Speaker 1:You know how when you sit in a rubbing chair at the mall and the tracks that are supposed to rub next to your spine rub on your spine because you're 5'2 and not 5'11 and your rib cage sits almost directly on your pelvis, so your waist is like an inch tall Just me, okay. The AI in the new rubbing robots solves those problems. Navigating in three dimensions is challenging and all bodies are different and, even better, are different on any given day. I have ribs that shift out of place, which results in my shoulder blades wandering around on my back. These robots can scan your body and adjust its pre-programmed routines to fit your special, unique shape. It uses artificial intelligence to do it, but the AI is less chat, gpt and more chess. But the robot doesn't read a client's intake form and ask them about their decision to clean out their flower beds for nine hours the day before, notice how far they can rotate their trunk without wincing, make a treatment plan and then appreciate the pictures of the ready-to-be-planted flower beds, because that would be massage therapy, and the robots only do rubbing.
Speaker 1:So why should you, a massage therapist who works with humans, care about how AI works?

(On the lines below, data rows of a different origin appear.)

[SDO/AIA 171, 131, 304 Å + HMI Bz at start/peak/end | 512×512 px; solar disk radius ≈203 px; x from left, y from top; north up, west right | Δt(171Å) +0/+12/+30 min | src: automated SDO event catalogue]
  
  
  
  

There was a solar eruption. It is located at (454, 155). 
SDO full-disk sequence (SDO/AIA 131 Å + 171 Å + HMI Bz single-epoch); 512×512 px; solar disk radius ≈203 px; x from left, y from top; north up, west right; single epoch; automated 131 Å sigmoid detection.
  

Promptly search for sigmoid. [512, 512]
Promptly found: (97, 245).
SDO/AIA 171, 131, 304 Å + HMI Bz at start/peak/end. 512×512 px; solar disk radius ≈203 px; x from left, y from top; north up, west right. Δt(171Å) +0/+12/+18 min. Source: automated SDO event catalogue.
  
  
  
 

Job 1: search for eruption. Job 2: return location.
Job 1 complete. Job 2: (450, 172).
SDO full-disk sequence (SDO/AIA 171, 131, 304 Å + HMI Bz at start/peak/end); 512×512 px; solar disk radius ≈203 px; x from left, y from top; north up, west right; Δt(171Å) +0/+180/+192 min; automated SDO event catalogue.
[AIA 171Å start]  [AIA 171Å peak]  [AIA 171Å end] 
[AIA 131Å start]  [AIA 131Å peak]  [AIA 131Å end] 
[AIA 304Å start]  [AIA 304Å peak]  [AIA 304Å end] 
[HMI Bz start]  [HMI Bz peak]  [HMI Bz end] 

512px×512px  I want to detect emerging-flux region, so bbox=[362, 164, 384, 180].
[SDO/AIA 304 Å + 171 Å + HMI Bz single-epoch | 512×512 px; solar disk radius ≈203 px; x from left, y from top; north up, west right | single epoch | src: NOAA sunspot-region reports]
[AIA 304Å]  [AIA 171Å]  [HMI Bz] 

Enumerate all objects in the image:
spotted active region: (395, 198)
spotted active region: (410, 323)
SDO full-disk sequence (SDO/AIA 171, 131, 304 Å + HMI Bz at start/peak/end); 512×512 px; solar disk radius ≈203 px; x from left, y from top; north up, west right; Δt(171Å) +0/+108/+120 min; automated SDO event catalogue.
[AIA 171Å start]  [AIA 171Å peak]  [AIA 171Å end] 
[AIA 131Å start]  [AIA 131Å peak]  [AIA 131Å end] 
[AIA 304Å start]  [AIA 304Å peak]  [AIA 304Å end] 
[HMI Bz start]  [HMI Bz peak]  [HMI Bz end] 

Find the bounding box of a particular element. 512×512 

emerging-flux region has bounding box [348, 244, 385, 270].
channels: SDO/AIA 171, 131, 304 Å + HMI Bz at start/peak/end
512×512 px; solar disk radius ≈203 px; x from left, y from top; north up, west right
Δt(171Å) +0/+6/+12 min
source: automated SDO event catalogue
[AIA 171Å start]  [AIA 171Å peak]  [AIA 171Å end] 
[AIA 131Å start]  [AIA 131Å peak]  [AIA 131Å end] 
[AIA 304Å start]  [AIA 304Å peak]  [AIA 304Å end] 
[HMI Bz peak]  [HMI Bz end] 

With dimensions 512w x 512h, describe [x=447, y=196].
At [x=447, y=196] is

Speaker 1:Mostly because, although some of the claims might be more hype and less truth, ai isn't going away. I wanted to give you a peek behind the chrome curtain so that statements made by tech companies would be less mysterious and, hopefully, less threatening in that unknown, foggy future kind of way. I encourage you to try some AI tools, because the ones that already exist can really save you time, particularly at boring tasks. I'm going to direct you to the ABMP podcast, where Whitney Lowe has done an episode on AI that talks more specifically about using the robots for good. Where Whitney Lowe has done an episode on AI that talks more specifically about using the robots for good. If you're looking for a place to start right now, I second Whitney's suggestion of perplexityai, a generative AI that cites and links its sources, along with providing a brief answer to your questions. In the next episode of the Rub, we're going to take a closer look at the robots themselves and what they might mean for the profession of massage therapy. I hope you learned something cool today and thank you for listening.